» WORK REQUIRED:
Apart from the images, every record here needs to be copied exactly.

Items from a dataset
^^^^^^^^
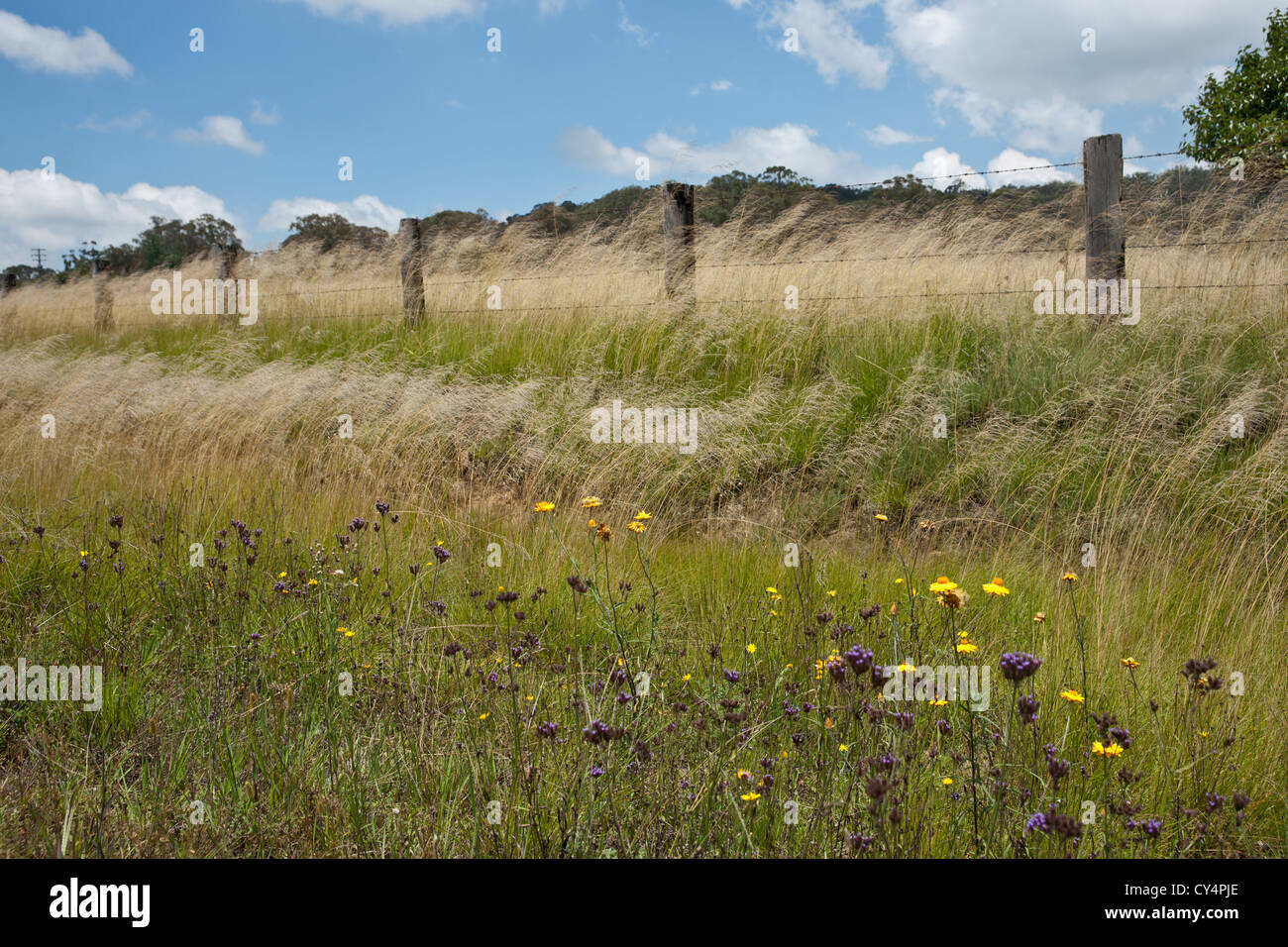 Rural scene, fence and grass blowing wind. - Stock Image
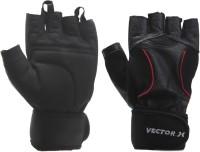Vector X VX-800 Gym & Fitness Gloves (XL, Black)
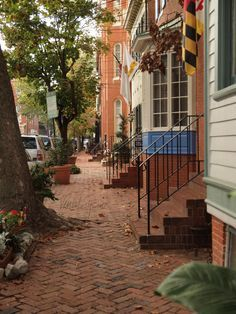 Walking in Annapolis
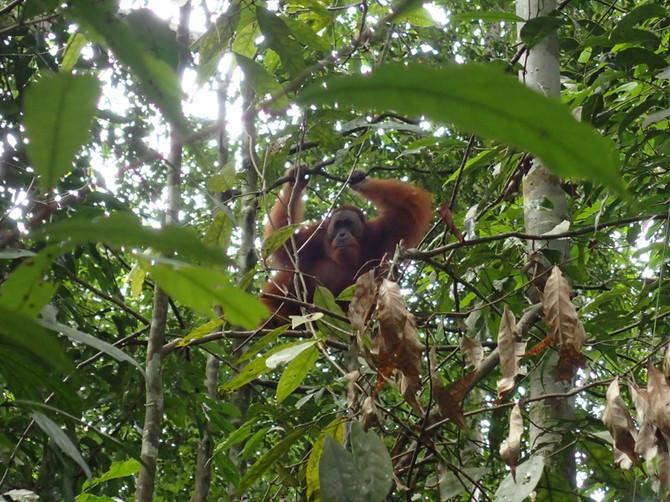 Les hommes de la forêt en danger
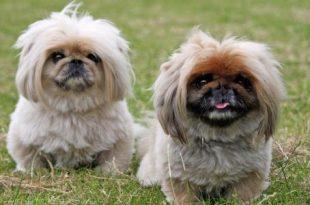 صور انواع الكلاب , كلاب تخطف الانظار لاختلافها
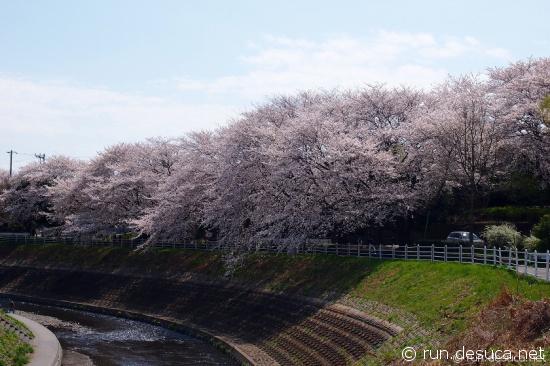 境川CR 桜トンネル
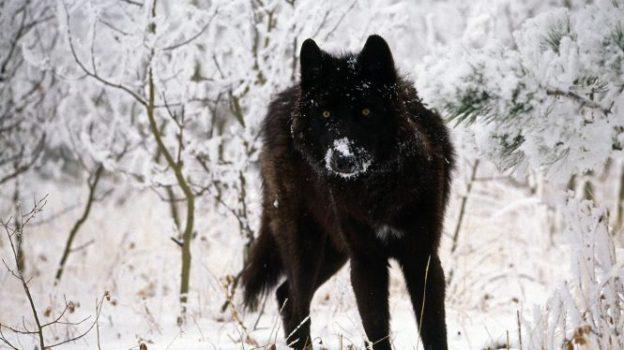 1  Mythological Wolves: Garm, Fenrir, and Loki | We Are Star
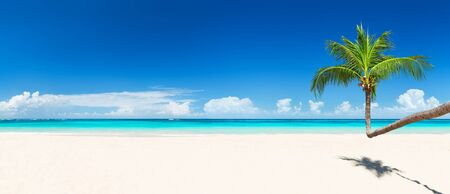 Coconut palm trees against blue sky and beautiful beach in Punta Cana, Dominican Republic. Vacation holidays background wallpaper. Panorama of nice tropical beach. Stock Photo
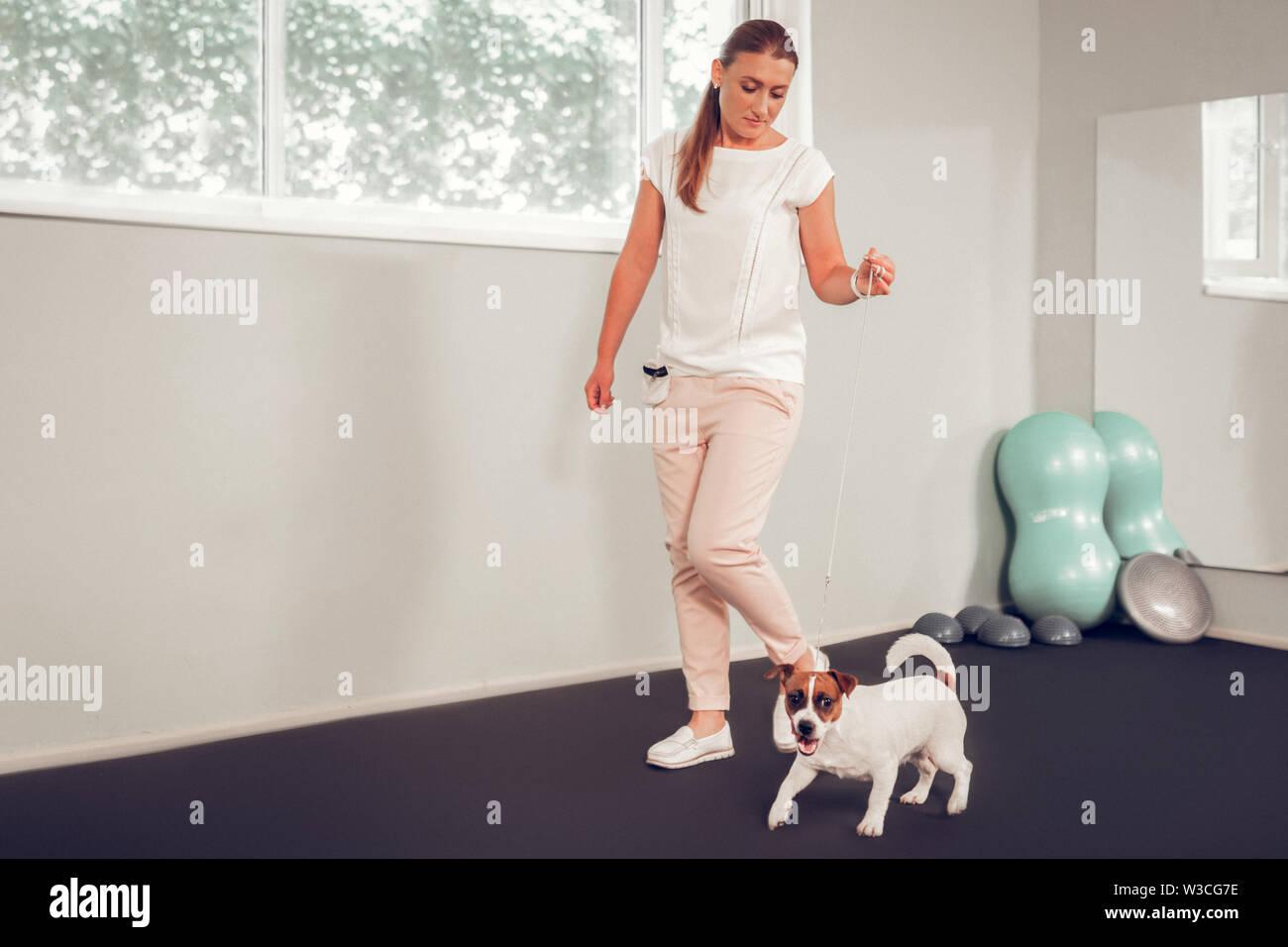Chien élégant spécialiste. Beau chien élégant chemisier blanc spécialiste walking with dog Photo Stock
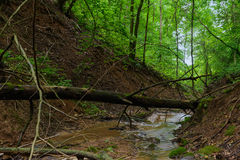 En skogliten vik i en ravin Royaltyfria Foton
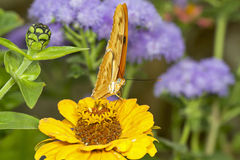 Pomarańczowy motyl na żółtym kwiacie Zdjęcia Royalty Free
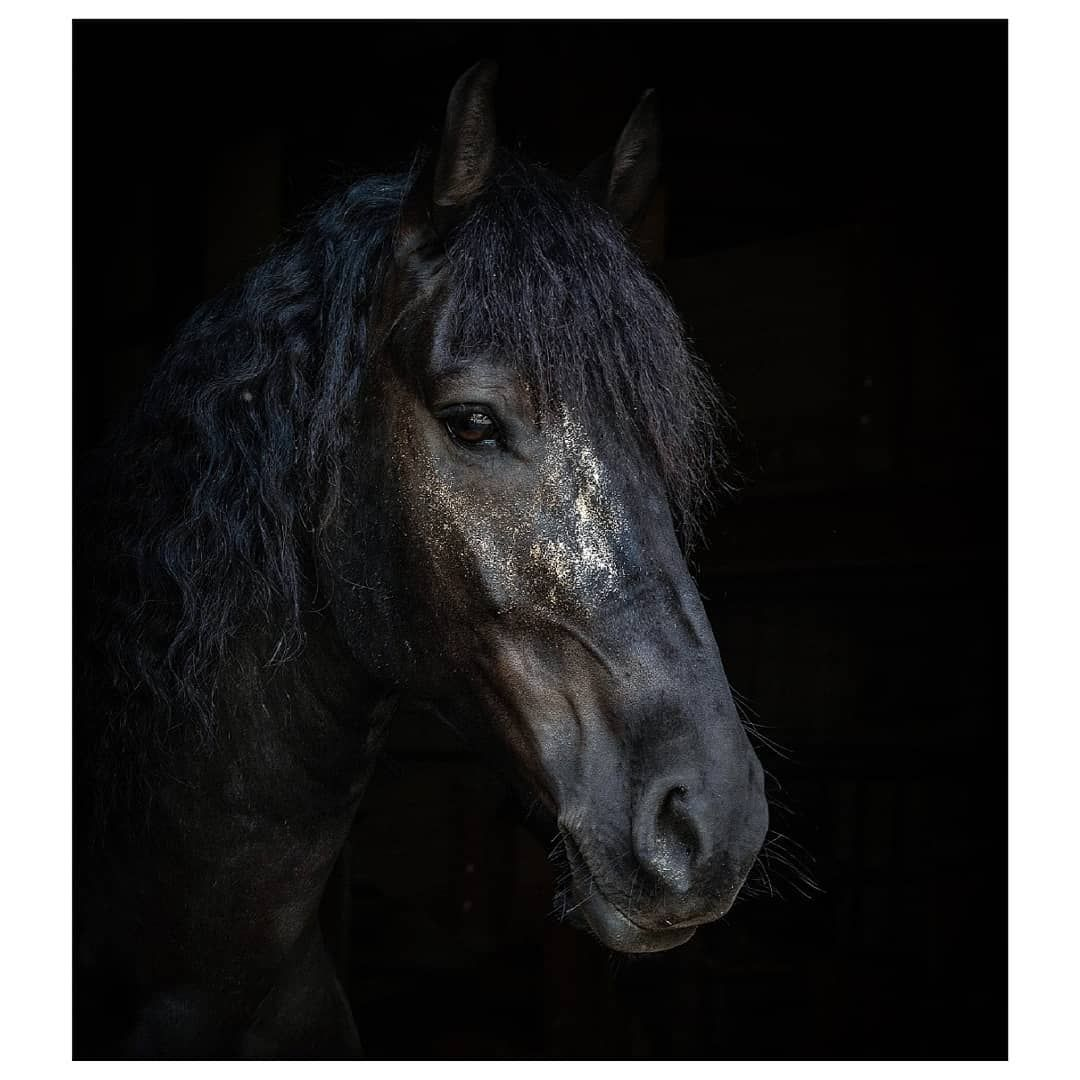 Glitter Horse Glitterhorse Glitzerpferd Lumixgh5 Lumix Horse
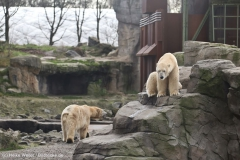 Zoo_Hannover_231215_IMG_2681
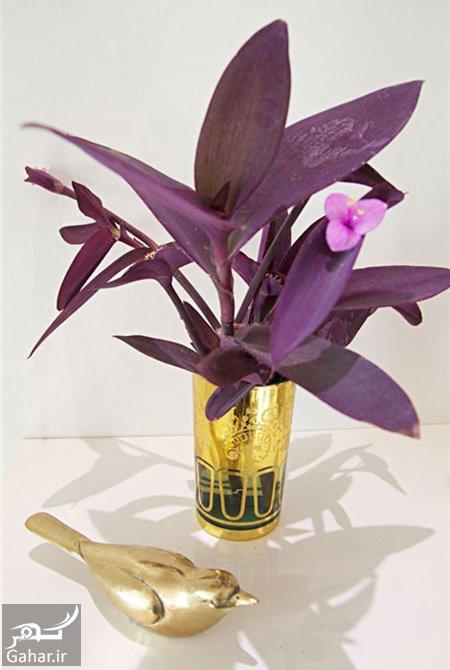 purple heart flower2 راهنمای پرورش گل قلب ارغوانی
^^^^^^^^
» ANSWER:
 Rural scene, fence and grass blowing wind. - Stock Image
Vector X VX-800 Gym & Fitness Gloves (XL, Black)
 Walking in Annapolis
 Les hommes de la forêt en danger
 صور انواع الكلاب , كلاب تخطف الانظار لاختلافها
 境川CR 桜トンネル
 1  Mythological Wolves: Garm, Fenrir, and Loki | We Are Star
 Coconut palm trees against blue sky and beautiful beach in Punta Cana, Dominican Republic. Vacation holidays background wallpaper. Panorama of nice tropical beach. Stock Photo
Chien élégant spécialiste. Beau chien élégant chemisier blanc spécialiste walking with dog Photo Stock
 En skogliten vik i en ravin Royaltyfria Foton
 Pomarańczowy motyl na żółtym kwiacie Zdjęcia Royalty Free
 Glitter Horse Glitterhorse Glitzerpferd Lumixgh5 Lumix Horse
 Zoo_Hannover_231215_IMG_2681
 purple heart flower2 راهنمای پرورش گل قلب ارغوانی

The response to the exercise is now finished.